With that working, you probably have a black background, like the image above. Have no fear, you’re only halfway there. Next, bring your shutter speed down. If you’ve got live view on your camera, use it. Make sure it’s set to Exposure Simulation or Preview Mode On. As you lower the shutter speed (make it slower), you’ll see more and more of the background. When you’re happy with how the background looks, you’re ready to shoot.
If your shutter speed is really slow, like 1/15th of a second or below, encourage your subject to stay still so they aren’t blurred in the image.
Your background can be an interesting building, a bridge or even just a street. For a really cool look, find somewhere with loads of lights. By using a really shallow aperture these look fantastic out of focus.
Using Continuous Light
If you bring a something to light your subject other than a flash, there’s a different juggling act that needs to happen. First, you’ll probably need a higher ISO. For these shots, set your background exposure first and then introduce the light on the subject.
In the image below I brought in a $ 35 Godox LED video panel. The panel has both brightness and white balance controls from Tungsten to Daylight. It gives a nice soft quality of light and looks natural. Even better is that what you see in the viewfinder is what you’ll get when you shoot, not like flash, where you’re always guessing.
If your light doesn’t have a brightness control, you can move it closer or away from your subject to change the intensity on the subject instead. This applies to using a street light as well. If your subject is bright compared to the background, move them further away from the light to get a better balance.
For this shot, I used a street light across the road as my key light. I moved my subject until I could see a triangle of light on the side of the face opposite the light. A slight tilt of the head helped as well. I chose this spot so I had the railway bridge and cars in the distance out of focus, but the background still retained interest.
Shooting with Style
To go the whole hog, you could get someone to do hair and makeup, as well as getting really stylish clothes to make the shot look even better. You can just use friends and clothes borrowed their wardrobe, but it makes it look properly professional.

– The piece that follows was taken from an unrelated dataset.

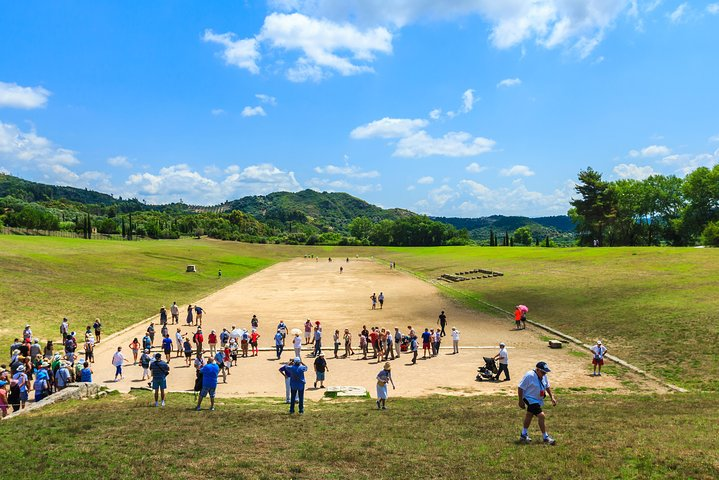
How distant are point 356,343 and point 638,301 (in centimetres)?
1953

Here’s a selection of night portraits that I’ve done and details about how they were made.
The band, Drown, photographed for The Thin Air Magazine. Here I used the Godox AD360 with a 120cm Octa box off to camera right. This post-sunset scene was exposed to capture a good exposure for the clouds, then the flash was set to expose the band correctly. Without flash, the band would have been silhouetted
This photo doesn’t contain a background, but I wanted to create the feel of a busy road. I used two bare-bulb speed lights to give the effect of passing cars lighting from the front and back. In reality, we were on an empty road with no traffic. The backlight was positioned as both a rim light and to add flare.
I’ve been doing a series of portraits with a red tulle skirt, so it’s appropriate that I include them here. This was shot using a speed light and a 120cm Octa box. The light was off to camera left to create a loop lighting pattern. I’ve balanced the flash and ambient light to get this exposure. There is a mistake in it though. I really should have used a CTO gel (Color Temperature Orange), or at least a half CTO gel to warm up the color of the flash a little. The flash can look quite blue when shot against tungsten lighting, especially the sodium vapor lights in the background here.
Get out there and try some night portraits
Nothing here will make any difference if you don’t get out there. If you’ve got no gear, you should start with a battery powered LED work light or even one of the Godox LEDP 120C panels (make sure you get a battery as well). Get your camera off automatic too, and give yourself more control!